Steve's mother was an old lady who in her day had been the best
washerwoman on Cherry Hill. She was, moreover, completely lacking in
all the qualities which go to make up the patroness of sport. Steve had
been injudicious enough to pay her a visit the day after his celebrated
unpleasantness with that rugged warrior, Pat O'Flaherty (_ne_
Smith), and, though he had knocked Pat out midway through the second
round, he bore away from the arena a black eye of such a startling
richness that old Mrs. Dingle had refused to be comforted until he had
promised never to enter the ring again.

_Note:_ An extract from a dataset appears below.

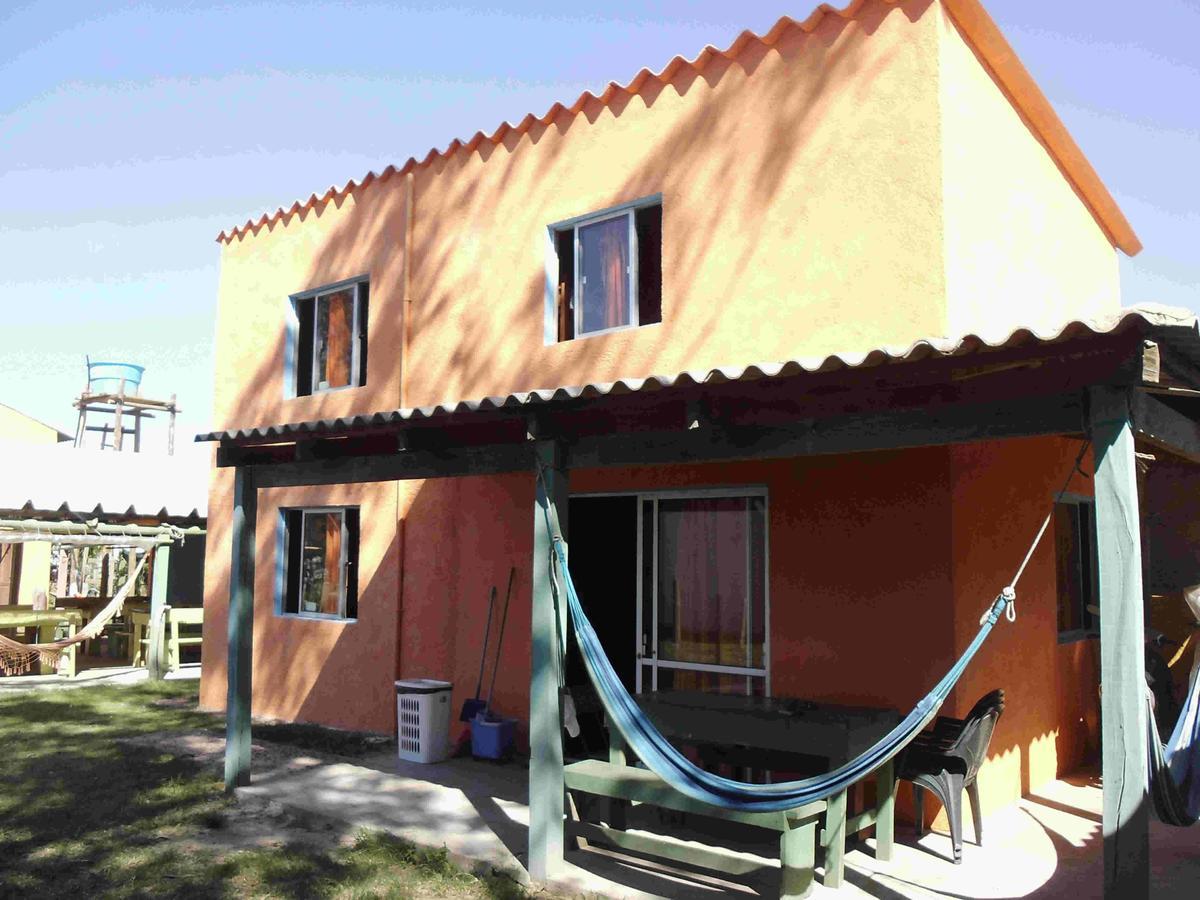 Hostel Lo de Milton Barra de Valizas Esterno foto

Which, as Steve said, had come
pretty hard, he being a man who would rather be a water-bucket in a
ring than a president outside it.

But he had given the promise, and kept it, leaving the field to the
above-mentioned bunch of cheeses. There were times when the temptation
to knock the head off Battling Dick this and Fighting Jack that became
almost agony, but he never yielded to it. All of which suggests that
Steve was a man of character, as indeed he was.